No, it would not be possible to "go back in time" by using trillions of nanobots to place every atom back to its exact position after an explosion.
The concept of going back in time, as commonly understood, involves reversing the progression of time itself. However, in our current understanding of physics, time is considered a unidirectional dimension that moves forward. The laws of thermodynamics, which govern the behavior of energy and entropy, make it highly improbable to reverse the effects of a macroscopic event like an explosion.
Even if trillions of nanobots were somehow able to meticulously reconstruct the exact positions of every atom in a system, there are several fundamental challenges that would prevent this scenario from resulting in a "reversal" of time:
Conservation of energy: An explosion involves a significant release of energy, which is dispersed into the environment in the form of heat, light, sound, and other forms of energy. Even if the atoms were restored to their original positions, the energy that was dispersed would still exist and would not be reversed. Energy disperses and dissipates, making it practically impossible to fully recover the initial state.
Entropy and information loss: Entropy is a measure of the disorder or randomness in a system. Entropy tends to increase over time in isolated systems, according to the second law of thermodynamics. An explosion leads to a dramatic increase in entropy as the system goes from an ordered state to a highly disordered one. Even if the atoms were placed back precisely, the information about the initial state and the specific arrangement of atoms would likely be lost, making it impossible to fully recreate the original conditions.

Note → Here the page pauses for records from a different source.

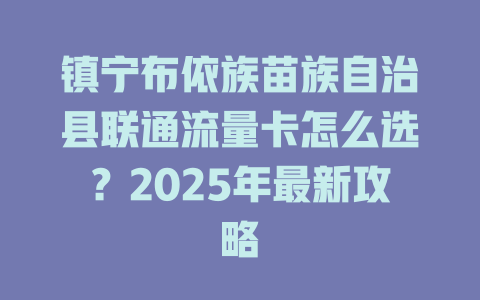 镇宁布依族苗族自治县联通流量卡怎么选？2025年最新攻略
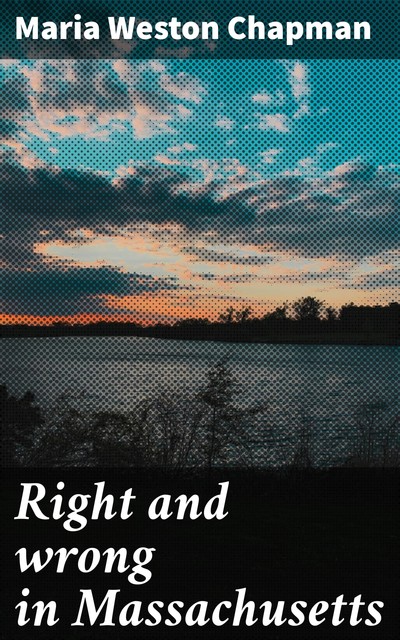 Right and wrong in Massachusetts, Maria Weston Chapman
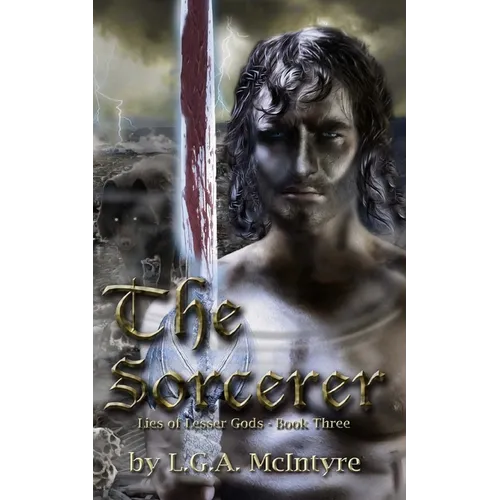 The Sorcerer - Lies of Lesser Gods Book Three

Quantum effects and uncertainty: At the microscopic level, quantum mechanics introduces inherent uncertainty and probabilistic behavior. Even with precise knowledge of the initial positions of atoms, quantum effects would come into play, and the system would evolve differently due to the inherent uncertainty in quantum behavior.
In summary, the idea of "going back in time" by perfectly reconstructing the positions of every atom after an explosion goes against our current understanding of fundamental physical laws, such as the irreversible nature of time, the increase of entropy, and the conservation of energy. Time travel concepts, if they were to be explored, would require a much deeper understanding of the fundamental nature of time and the laws of physics beyond what is currently known.